For short output strings with few forbidden words, I would use simple rejection sampling. Pick a string (uniformly) with the specified alphabet and length, return that string if it contains no element of the forbidden list, try again otherwise.

If I use that algorithm for output lengths several times larger than the typical forbidden word, then the probability of rejection will be higher. (Most words are 2 or 3 characters long.)

Assume the requested output length is too long to enumerate and store every possible value. My alphabet size would be 16 to 36 characters, but solutions to large alphabets would be interesting to think about. (In which case I would call these things random sentences, forbidden n-grams, and dictionary words.)

My forbidden word list will have one hundred to one thousand strings. I would like to avoid solutions requiring expensive precomputation or lots of memory.

My first idea was to try to build a random string incrementally, in contrast to the all-or-nothing approach of straightforward rejection sampling. I doubt that my algorithm produces each possible output with equal probability.

The algorithm idea follows:

  1. Initialize a char buffer long enough to fit outlen characters.
  2. Pick a random letter of the alphabet and append it to the buffer.
  3. If the buffer ends with a forbidden word of length k, then remove the last k letters from the char buffer and go to 2.
  4. Otherwise, go to 2 if the buffer has less than outlen characters.
  5. Return the contents of the buffer if it is full.
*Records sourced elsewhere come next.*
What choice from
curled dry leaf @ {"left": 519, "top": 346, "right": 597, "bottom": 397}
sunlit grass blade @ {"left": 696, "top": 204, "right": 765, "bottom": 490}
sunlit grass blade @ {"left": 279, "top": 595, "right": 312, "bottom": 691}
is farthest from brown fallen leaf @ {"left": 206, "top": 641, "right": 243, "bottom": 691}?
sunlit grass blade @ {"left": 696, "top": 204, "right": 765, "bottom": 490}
Step 3 serves to rewind the algorithm, returning the char buffer to a previous legal state.

I understand that clearing the whole buffer in step 3 definitely would produce uniform output just like the straightforward rejection sampling method. However, the average number of rejections before the first valid output is generated will be the same.

I’ve gotten stuck trying to determine if my proposed algorithm is uniform. I have had no luck finding alternative algorithms either. I haven’t yet looked at how this algorithm’s performance would compare to basic rejection sampling.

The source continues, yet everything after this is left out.